++++ Source passage ++++

UAT: PlanApplyService.apply_with_validation_gate() silently fails to transition plan state — returns outcome=applied while plan remains in Apply/QUEUED state #1910

Open
opened 2026-04-03 00:11:53 +00:00 by freemo · 1 comment
Owner

Metadata

  • Branch: fix/uat-plan-apply-service-silent-state-transition-failure
  • Commit Message: fix(plan): call start_apply() before complete_apply() in apply_with_validation_gate() to prevent silent state transition failure
  • Milestone: v3.2.0
  • Parent Epic: #372

Background and Context

PlanApplyService.apply_with_validation_gate() in src/cleveragents/application/services/plan_apply_service.py silently fails to transition the plan's processing state to APPLIED after a successful apply. The method returns ApplyResult(outcome=APPLIED) even though the plan remains in Apply/QUEUED state.

Root Cause:
The method calls self._lifecycle.complete_apply() directly without first calling self._lifecycle.start_apply(). The complete_apply() method requires the plan to be in PROCESSING state, but the plan is in QUEUED state when apply_with_validation_gate() is called. The resulting PlanError is caught and silently swallowed (logged at DEBUG level only), and the method returns a false success result.

Code Location:

  • src/cleveragents/application/services/plan_apply_service.py, lines ~632–651 (the apply_with_validation_gate method)
  • The complete_apply() call at line ~634 fails because start_apply() was never called
  • The exception is caught at line ~640 and silently swallowed

Expected Behavior (from spec and CLI implementation):
The correct flow (as implemented in src/cleveragents/cli/commands/plan.py lines ~826–832) is:

  1. Call start_apply(plan_id) — transitions plan from QUEUED to PROCESSING
  2. Call complete_apply(plan_id) — transitions plan from PROCESSING to APPLIED

Actual Behavior:

  1. apply_with_validation_gate() calls complete_apply() directly (skipping start_apply())
  2. complete_apply() raises PlanError: Plan X is not processing (current: queued)
  3. The exception is caught and logged at DEBUG level: "Could not transition to applied (plan may not be in Apply phase)"
  4. The method returns ApplyResult(outcome=APPLIED) — a false success
  5. The plan remains in Apply/QUEUED state forever (stuck)

++++

Task details → Write out the part of the bug report above that begins at the words "Expected Behavior (from" and stops after the words "processing (current: queued)". The rows that come next are separate from the bug report.

++++ Input data ++++

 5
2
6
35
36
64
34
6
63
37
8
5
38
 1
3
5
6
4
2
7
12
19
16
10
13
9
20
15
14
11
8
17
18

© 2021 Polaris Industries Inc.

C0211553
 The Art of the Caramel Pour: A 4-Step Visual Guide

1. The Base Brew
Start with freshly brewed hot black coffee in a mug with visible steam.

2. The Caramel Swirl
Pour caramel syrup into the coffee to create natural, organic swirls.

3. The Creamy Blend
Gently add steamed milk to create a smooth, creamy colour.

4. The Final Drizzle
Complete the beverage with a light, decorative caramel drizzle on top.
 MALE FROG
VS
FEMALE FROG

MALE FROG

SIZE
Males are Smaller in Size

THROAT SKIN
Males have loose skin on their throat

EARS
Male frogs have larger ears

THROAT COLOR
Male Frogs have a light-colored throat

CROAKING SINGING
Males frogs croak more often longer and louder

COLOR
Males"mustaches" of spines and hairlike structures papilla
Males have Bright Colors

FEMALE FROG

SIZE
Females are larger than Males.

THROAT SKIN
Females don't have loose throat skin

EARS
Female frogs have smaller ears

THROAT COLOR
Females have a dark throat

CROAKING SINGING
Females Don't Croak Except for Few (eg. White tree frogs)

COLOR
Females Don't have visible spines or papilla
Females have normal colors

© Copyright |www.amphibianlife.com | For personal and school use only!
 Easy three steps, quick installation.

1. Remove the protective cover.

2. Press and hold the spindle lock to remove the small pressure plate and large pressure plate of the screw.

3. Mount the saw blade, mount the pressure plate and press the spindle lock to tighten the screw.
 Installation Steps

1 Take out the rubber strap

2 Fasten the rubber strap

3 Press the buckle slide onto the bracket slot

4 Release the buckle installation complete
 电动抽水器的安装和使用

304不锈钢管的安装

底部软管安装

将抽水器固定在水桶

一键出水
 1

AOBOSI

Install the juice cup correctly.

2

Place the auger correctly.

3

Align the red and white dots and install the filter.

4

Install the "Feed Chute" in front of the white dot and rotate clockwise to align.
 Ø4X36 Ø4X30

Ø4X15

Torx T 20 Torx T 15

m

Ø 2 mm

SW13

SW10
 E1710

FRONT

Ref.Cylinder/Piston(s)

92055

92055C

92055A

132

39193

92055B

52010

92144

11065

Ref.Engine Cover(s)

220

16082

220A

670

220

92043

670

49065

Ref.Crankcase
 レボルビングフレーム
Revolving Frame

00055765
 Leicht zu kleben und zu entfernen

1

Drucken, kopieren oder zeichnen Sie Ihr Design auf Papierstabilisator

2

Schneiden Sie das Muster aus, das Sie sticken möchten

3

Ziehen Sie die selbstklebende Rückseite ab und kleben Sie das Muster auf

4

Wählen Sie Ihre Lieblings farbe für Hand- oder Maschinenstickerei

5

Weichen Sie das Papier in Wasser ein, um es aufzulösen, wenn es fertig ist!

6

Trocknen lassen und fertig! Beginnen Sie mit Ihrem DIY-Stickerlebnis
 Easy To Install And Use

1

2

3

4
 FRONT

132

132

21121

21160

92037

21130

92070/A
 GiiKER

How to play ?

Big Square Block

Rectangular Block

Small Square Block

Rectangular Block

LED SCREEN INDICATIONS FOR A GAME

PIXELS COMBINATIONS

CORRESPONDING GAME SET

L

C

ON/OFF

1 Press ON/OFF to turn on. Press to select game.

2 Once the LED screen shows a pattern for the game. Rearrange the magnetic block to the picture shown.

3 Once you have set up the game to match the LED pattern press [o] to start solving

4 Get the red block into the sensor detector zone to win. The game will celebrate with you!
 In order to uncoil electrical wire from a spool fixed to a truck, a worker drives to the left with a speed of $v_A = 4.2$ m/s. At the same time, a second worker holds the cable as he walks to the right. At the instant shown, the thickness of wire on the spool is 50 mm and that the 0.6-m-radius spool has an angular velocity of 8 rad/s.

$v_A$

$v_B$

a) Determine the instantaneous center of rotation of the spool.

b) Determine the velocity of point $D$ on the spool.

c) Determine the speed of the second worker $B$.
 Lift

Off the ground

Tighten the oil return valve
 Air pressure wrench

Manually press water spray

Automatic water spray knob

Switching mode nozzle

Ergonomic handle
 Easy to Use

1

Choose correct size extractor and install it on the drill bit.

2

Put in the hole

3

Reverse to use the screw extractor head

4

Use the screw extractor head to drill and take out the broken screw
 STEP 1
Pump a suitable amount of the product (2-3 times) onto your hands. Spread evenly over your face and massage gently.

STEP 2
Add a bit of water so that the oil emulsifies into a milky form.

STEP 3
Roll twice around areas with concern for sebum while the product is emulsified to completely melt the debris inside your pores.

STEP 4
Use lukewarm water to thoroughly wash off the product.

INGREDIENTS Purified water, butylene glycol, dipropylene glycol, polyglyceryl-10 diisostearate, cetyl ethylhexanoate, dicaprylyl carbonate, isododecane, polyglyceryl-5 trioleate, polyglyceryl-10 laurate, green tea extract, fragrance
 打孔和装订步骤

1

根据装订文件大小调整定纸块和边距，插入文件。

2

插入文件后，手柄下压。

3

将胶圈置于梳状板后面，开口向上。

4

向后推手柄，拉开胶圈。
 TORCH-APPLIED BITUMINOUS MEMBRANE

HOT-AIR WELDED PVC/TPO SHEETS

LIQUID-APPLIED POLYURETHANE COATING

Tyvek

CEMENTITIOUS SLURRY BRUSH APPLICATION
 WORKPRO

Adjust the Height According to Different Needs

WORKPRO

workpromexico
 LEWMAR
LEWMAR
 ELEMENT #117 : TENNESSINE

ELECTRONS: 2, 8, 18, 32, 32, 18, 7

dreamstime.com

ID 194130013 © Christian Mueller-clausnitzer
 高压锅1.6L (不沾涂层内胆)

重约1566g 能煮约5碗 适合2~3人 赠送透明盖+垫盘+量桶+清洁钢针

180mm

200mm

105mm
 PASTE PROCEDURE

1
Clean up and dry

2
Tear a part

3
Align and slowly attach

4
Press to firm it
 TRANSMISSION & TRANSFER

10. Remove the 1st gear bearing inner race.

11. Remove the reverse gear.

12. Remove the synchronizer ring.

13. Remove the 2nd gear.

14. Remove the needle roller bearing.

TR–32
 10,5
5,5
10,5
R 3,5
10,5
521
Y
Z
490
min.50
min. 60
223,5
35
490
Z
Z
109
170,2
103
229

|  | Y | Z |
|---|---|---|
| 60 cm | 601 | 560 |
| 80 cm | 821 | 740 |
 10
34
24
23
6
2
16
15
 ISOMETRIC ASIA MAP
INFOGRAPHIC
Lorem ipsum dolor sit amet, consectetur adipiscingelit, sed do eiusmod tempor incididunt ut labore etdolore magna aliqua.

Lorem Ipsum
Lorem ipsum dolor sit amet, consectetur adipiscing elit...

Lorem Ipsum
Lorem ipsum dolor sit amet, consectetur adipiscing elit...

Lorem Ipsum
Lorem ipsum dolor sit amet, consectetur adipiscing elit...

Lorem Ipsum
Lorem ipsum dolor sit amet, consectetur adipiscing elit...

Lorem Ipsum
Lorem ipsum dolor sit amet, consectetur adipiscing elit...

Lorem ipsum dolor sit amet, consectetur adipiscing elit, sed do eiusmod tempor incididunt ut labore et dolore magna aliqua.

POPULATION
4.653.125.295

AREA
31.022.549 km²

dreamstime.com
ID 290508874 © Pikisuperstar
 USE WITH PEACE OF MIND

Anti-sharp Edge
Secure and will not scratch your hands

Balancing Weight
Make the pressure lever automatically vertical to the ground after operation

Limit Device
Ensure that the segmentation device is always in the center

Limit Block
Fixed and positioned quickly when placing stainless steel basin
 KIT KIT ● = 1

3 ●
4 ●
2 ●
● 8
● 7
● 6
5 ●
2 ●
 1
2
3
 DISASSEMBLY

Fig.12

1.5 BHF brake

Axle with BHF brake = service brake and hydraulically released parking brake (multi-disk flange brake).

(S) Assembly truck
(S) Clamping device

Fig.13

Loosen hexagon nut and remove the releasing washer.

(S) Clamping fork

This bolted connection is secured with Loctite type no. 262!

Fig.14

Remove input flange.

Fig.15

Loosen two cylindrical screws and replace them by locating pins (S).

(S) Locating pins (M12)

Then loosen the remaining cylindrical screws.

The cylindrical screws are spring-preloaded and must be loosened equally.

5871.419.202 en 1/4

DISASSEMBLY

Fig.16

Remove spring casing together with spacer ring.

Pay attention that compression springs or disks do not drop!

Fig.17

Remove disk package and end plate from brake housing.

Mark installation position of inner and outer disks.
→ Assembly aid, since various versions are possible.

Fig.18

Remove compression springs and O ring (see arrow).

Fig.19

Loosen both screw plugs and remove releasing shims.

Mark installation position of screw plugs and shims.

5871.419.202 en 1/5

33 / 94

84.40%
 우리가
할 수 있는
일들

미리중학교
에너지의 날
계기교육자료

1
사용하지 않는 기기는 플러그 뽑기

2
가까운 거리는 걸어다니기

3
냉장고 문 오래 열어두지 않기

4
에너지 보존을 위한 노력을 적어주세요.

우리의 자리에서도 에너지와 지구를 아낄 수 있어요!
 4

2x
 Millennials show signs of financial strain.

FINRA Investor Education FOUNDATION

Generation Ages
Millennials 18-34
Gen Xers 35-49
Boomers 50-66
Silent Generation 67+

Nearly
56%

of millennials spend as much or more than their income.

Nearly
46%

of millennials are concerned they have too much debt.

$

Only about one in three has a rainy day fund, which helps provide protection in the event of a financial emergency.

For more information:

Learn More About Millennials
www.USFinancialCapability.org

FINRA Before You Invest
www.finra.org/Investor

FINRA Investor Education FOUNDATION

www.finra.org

++++

Result of the exercise →
Expected Behavior (from spec and CLI implementation):
The correct flow (as implemented in src/cleveragents/cli/commands/plan.py lines ~826–832) is:

  1. Call start_apply(plan_id) — transitions plan from QUEUED to PROCESSING
  2. Call complete_apply(plan_id) — transitions plan from PROCESSING to APPLIED

Actual Behavior:

  1. apply_with_validation_gate() calls complete_apply() directly (skipping start_apply())
  2. complete_apply() raises PlanError: Plan X is not processing (current: queued)